> _Short task_
Write the records out again exactly, leaving no images in.

►

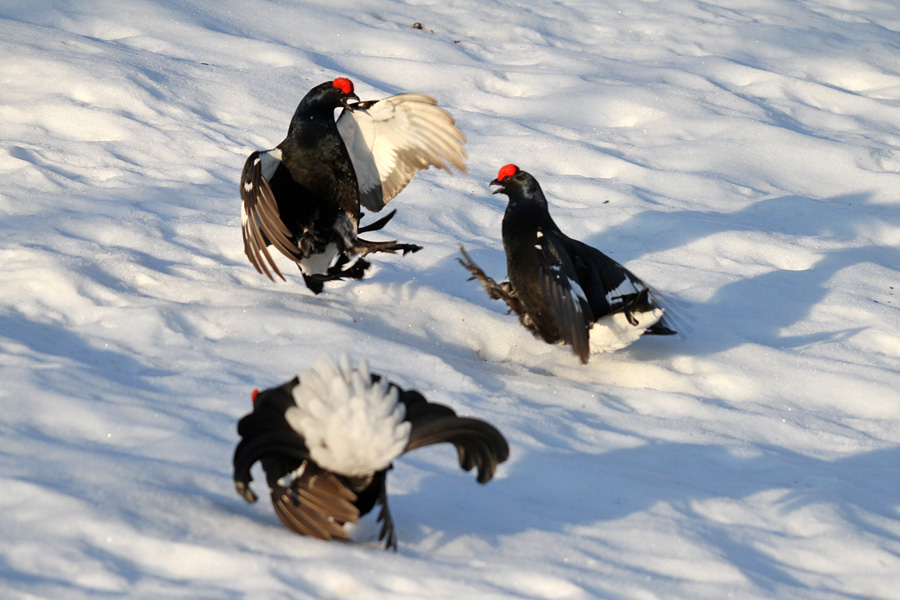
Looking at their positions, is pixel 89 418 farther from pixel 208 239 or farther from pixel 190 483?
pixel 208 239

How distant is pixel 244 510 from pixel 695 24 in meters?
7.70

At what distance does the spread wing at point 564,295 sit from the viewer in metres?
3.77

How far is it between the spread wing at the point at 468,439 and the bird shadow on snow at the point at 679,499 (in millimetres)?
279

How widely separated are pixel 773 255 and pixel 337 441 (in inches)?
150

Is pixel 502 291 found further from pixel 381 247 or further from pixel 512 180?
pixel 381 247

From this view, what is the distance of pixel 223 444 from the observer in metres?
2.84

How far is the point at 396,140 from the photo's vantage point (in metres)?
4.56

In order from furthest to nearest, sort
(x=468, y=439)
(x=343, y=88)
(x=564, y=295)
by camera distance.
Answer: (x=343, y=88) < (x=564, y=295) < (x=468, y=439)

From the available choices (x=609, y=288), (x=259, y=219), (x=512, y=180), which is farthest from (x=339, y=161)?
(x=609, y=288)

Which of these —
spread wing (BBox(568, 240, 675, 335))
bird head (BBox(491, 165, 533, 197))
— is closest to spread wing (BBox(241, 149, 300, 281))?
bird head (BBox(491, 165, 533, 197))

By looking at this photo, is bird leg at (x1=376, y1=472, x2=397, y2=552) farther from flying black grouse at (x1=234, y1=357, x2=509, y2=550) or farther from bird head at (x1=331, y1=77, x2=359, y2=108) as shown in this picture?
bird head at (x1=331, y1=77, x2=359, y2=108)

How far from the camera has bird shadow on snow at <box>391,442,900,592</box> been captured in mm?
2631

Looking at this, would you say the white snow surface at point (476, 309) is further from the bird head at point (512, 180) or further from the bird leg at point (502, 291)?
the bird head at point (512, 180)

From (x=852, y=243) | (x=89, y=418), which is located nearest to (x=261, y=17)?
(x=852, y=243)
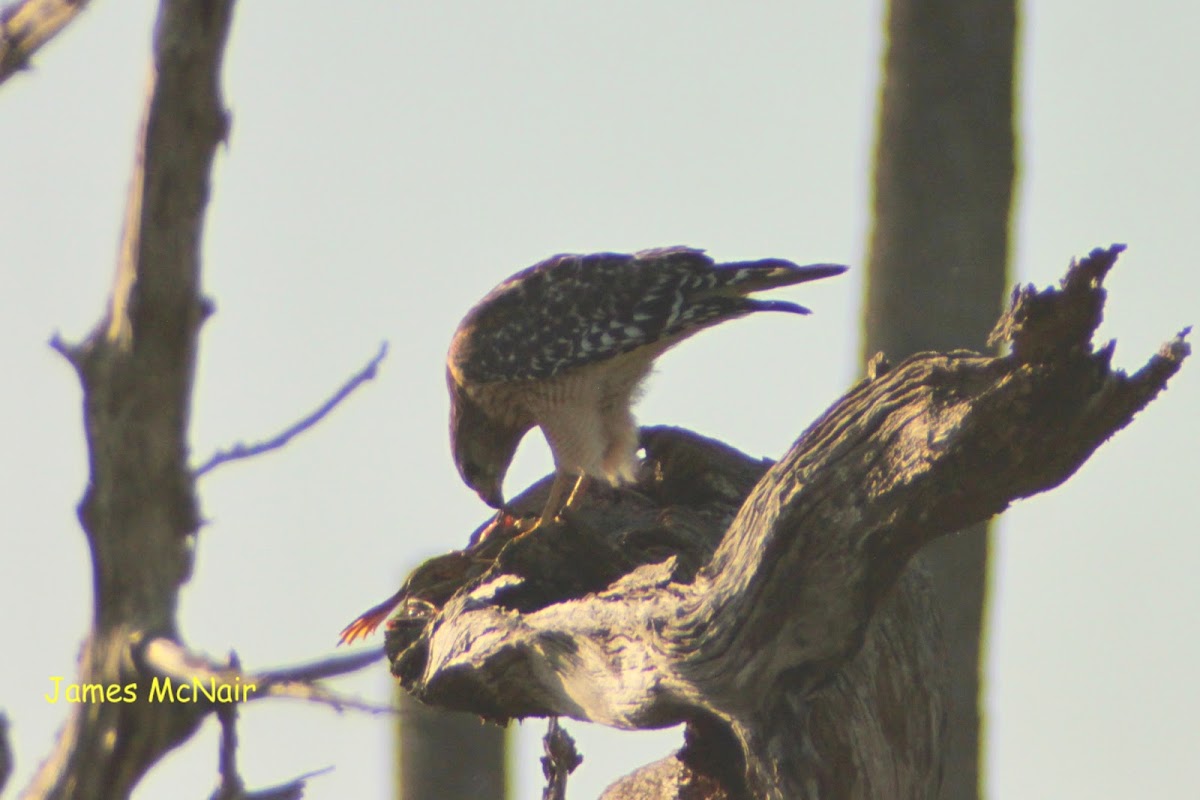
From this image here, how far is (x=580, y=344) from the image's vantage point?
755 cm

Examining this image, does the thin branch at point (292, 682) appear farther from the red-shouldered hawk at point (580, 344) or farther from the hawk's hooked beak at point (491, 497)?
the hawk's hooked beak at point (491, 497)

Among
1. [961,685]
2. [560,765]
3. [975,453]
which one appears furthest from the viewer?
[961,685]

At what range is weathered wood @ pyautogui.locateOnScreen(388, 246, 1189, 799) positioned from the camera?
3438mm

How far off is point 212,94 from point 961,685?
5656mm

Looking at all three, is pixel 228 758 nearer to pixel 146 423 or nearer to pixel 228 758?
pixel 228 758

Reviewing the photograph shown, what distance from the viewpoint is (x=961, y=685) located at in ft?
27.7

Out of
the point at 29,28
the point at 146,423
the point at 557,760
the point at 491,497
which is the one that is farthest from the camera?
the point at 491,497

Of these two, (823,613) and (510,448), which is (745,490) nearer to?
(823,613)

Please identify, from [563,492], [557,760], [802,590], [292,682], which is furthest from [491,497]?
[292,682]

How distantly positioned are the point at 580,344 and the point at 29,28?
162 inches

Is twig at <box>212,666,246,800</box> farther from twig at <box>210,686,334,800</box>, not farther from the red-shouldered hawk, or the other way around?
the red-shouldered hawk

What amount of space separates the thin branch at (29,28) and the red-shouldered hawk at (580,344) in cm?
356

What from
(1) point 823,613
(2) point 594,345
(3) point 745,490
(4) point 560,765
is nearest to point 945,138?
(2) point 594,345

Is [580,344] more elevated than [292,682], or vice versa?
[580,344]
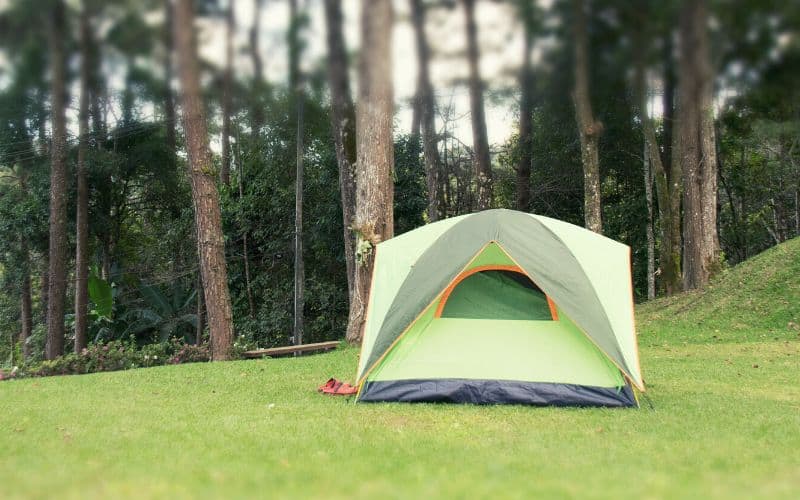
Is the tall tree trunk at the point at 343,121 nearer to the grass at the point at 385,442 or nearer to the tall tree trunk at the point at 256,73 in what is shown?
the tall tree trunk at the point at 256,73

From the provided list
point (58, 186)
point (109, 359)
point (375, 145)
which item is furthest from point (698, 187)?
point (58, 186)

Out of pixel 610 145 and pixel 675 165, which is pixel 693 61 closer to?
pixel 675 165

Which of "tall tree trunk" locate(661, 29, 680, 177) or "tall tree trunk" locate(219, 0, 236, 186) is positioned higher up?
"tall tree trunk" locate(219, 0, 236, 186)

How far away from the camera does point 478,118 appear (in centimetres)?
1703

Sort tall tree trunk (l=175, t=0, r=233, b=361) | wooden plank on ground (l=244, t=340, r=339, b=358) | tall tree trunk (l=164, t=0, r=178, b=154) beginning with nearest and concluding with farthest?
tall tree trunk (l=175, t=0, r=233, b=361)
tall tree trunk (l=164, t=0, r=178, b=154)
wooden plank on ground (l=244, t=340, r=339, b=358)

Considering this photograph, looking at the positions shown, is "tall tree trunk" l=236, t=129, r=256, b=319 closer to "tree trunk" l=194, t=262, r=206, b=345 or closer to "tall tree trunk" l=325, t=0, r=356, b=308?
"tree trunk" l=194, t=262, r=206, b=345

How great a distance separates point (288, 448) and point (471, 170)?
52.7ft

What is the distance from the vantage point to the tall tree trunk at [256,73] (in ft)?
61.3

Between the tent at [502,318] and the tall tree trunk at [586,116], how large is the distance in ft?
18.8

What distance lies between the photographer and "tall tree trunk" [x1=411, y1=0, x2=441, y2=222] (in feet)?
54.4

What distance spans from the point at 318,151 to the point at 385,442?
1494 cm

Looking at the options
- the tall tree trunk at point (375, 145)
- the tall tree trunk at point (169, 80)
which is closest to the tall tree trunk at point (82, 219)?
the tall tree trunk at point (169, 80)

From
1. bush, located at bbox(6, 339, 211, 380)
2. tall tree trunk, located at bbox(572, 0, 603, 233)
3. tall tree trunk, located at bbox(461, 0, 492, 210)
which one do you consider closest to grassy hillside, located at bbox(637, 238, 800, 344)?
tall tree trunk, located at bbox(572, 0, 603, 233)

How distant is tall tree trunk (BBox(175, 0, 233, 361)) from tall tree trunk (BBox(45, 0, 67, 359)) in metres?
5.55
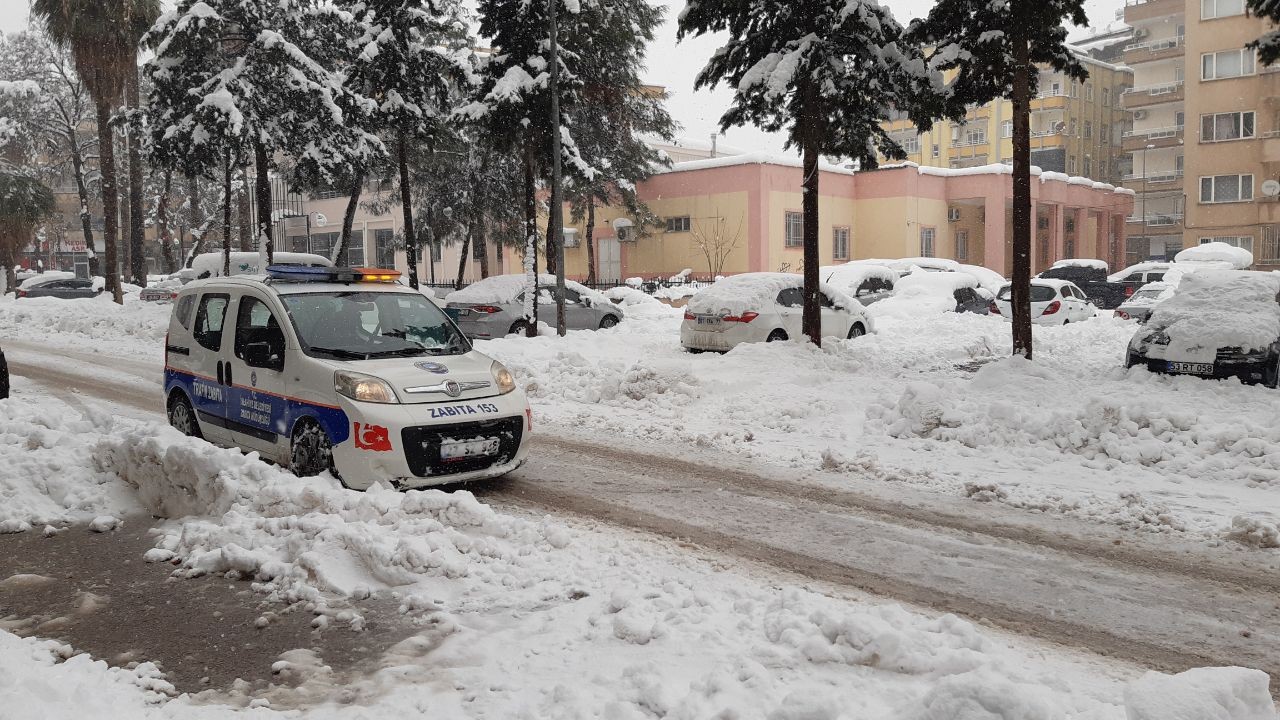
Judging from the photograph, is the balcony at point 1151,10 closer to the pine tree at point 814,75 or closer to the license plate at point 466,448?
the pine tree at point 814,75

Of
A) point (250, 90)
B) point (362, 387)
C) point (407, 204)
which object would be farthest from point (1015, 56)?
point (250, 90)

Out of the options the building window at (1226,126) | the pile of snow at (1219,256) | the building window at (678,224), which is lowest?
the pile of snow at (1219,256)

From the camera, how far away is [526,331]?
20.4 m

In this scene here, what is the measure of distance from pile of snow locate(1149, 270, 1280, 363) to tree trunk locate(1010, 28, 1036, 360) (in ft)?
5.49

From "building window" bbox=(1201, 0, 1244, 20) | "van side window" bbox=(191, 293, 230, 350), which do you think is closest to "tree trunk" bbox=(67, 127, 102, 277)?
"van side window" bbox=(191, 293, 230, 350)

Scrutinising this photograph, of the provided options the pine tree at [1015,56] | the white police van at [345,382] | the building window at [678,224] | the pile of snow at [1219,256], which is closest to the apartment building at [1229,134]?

◄

> _Written response_
Looking at their positions, is pixel 89 418 farther from pixel 208 239 or farther from pixel 190 483?
pixel 208 239

How distant is pixel 244 510 from pixel 695 24 in meters?
7.70

At what distance does the spread wing at point 564,295 sit from the viewer in metres?
3.77

How far is it between the spread wing at the point at 468,439 and the bird shadow on snow at the point at 679,499 (in millimetres)?
279

How widely separated are pixel 773 255 and pixel 337 441 (in inches)?
150

Is pixel 502 291 found further from pixel 381 247 or further from pixel 512 180?
pixel 381 247

From this view, what is the distance of pixel 223 444 from the observer in metres?
2.84

How far is the point at 396,140 from the photo's vantage point (in metres)?
4.56

In order from furthest to nearest, sort
(x=468, y=439)
(x=343, y=88)
(x=564, y=295)
by camera distance.
Answer: (x=343, y=88) < (x=564, y=295) < (x=468, y=439)

From the available choices (x=609, y=288), (x=259, y=219), (x=512, y=180), which is farthest from (x=339, y=161)?
(x=609, y=288)

Which of these —
spread wing (BBox(568, 240, 675, 335))
bird head (BBox(491, 165, 533, 197))
— is closest to spread wing (BBox(241, 149, 300, 281))?
bird head (BBox(491, 165, 533, 197))

By looking at this photo, is bird leg at (x1=376, y1=472, x2=397, y2=552) farther from flying black grouse at (x1=234, y1=357, x2=509, y2=550) or farther from bird head at (x1=331, y1=77, x2=359, y2=108) as shown in this picture?
bird head at (x1=331, y1=77, x2=359, y2=108)

How far from the camera has bird shadow on snow at <box>391,442,900,592</box> been captured in mm?
2631

Looking at this, would you say the white snow surface at point (476, 309) is further from the bird head at point (512, 180) or further from the bird leg at point (502, 291)?
the bird head at point (512, 180)

From (x=852, y=243) | (x=89, y=418), which is located nearest to (x=261, y=17)?
(x=852, y=243)
From this image here, how far is (x=580, y=344) from the image's vantage point?
755 cm

Examining this image, does the thin branch at point (292, 682) appear farther from the red-shouldered hawk at point (580, 344) or farther from the hawk's hooked beak at point (491, 497)?
the hawk's hooked beak at point (491, 497)

Among
1. [961,685]
2. [560,765]
3. [975,453]
which one appears furthest from the viewer?
[961,685]

At what range is weathered wood @ pyautogui.locateOnScreen(388, 246, 1189, 799) positioned from the camera?
3438mm

How far off is point 212,94 from point 961,685?
5656mm

Looking at all three, is pixel 228 758 nearer to pixel 146 423 or nearer to pixel 228 758?
pixel 228 758

Reviewing the photograph shown, what distance from the viewpoint is (x=961, y=685) located at in ft?
27.7

Out of
the point at 29,28
the point at 146,423
the point at 557,760
the point at 491,497
which is the one that is farthest from the camera?
the point at 491,497

Of these two, (823,613) and (510,448), which is (745,490) nearer to?
(823,613)

Please identify, from [563,492], [557,760], [802,590], [292,682], which is furthest from [491,497]?
[292,682]

How distantly positioned are the point at 580,344 and the point at 29,28?
162 inches

Is twig at <box>212,666,246,800</box> farther from twig at <box>210,686,334,800</box>, not farther from the red-shouldered hawk, or the other way around?
the red-shouldered hawk

What amount of space separates the thin branch at (29,28) and the red-shouldered hawk at (580,344) in cm?
356

What from
(1) point 823,613
(2) point 594,345
(3) point 745,490
(4) point 560,765
is nearest to point 945,138?
(2) point 594,345

Is [580,344] more elevated than [292,682], or vice versa?
[580,344]
Is the tall tree trunk at the point at 343,121 nearer to the grass at the point at 385,442 or nearer to the tall tree trunk at the point at 256,73 in what is shown?
the tall tree trunk at the point at 256,73

From the provided list
point (58, 186)
point (109, 359)
point (375, 145)
which item is furthest from point (698, 187)?
point (58, 186)

Out of pixel 610 145 and pixel 675 165, which is pixel 693 61 closer to?
pixel 675 165

Which of "tall tree trunk" locate(661, 29, 680, 177) or "tall tree trunk" locate(219, 0, 236, 186) is positioned higher up?
"tall tree trunk" locate(219, 0, 236, 186)

How far away from the camera does point 478,118 appear (in centimetres)?
1703

Sort tall tree trunk (l=175, t=0, r=233, b=361) | wooden plank on ground (l=244, t=340, r=339, b=358) | tall tree trunk (l=164, t=0, r=178, b=154) beginning with nearest and concluding with farthest?
tall tree trunk (l=175, t=0, r=233, b=361)
tall tree trunk (l=164, t=0, r=178, b=154)
wooden plank on ground (l=244, t=340, r=339, b=358)

Considering this photograph, looking at the positions shown, is "tall tree trunk" l=236, t=129, r=256, b=319 closer to "tree trunk" l=194, t=262, r=206, b=345 or closer to "tall tree trunk" l=325, t=0, r=356, b=308?
"tree trunk" l=194, t=262, r=206, b=345

How great a distance separates point (288, 448) and point (471, 170)?
52.7ft

What is the distance from the vantage point to the tall tree trunk at [256,73] (in ft)?
61.3

Between the tent at [502,318] and the tall tree trunk at [586,116], how large is the distance in ft?
18.8

What distance lies between the photographer and "tall tree trunk" [x1=411, y1=0, x2=441, y2=222] (in feet)?
54.4

What distance spans from the point at 318,151 to the point at 385,442?
1494 cm

Looking at the options
- the tall tree trunk at point (375, 145)
- the tall tree trunk at point (169, 80)
which is closest to the tall tree trunk at point (82, 219)?
the tall tree trunk at point (169, 80)

From
1. bush, located at bbox(6, 339, 211, 380)
2. tall tree trunk, located at bbox(572, 0, 603, 233)
3. tall tree trunk, located at bbox(461, 0, 492, 210)
which one do you consider closest to grassy hillside, located at bbox(637, 238, 800, 344)?
tall tree trunk, located at bbox(572, 0, 603, 233)

How distant is tall tree trunk (BBox(175, 0, 233, 361)) from tall tree trunk (BBox(45, 0, 67, 359)) in metres?
5.55
Judging from the photograph, is the balcony at point 1151,10 closer to the pine tree at point 814,75 or closer to the license plate at point 466,448?
the pine tree at point 814,75

Of
A) point (250, 90)
B) point (362, 387)
C) point (407, 204)
which object would be farthest from point (1015, 56)?
point (250, 90)

Out of the options the building window at (1226,126) | the pile of snow at (1219,256) | the building window at (678,224), which is lowest?
the pile of snow at (1219,256)

From the camera, how far away is [526,331]?
20.4 m

In this scene here, what is the measure of distance from pile of snow locate(1149, 270, 1280, 363) to tree trunk locate(1010, 28, 1036, 360) (in ft)?
5.49

From "building window" bbox=(1201, 0, 1244, 20) | "van side window" bbox=(191, 293, 230, 350), which do you think is closest to "tree trunk" bbox=(67, 127, 102, 277)?
"van side window" bbox=(191, 293, 230, 350)

Scrutinising this photograph, of the provided options the pine tree at [1015,56] | the white police van at [345,382] | the building window at [678,224] | the pile of snow at [1219,256], which is closest to the apartment building at [1229,134]?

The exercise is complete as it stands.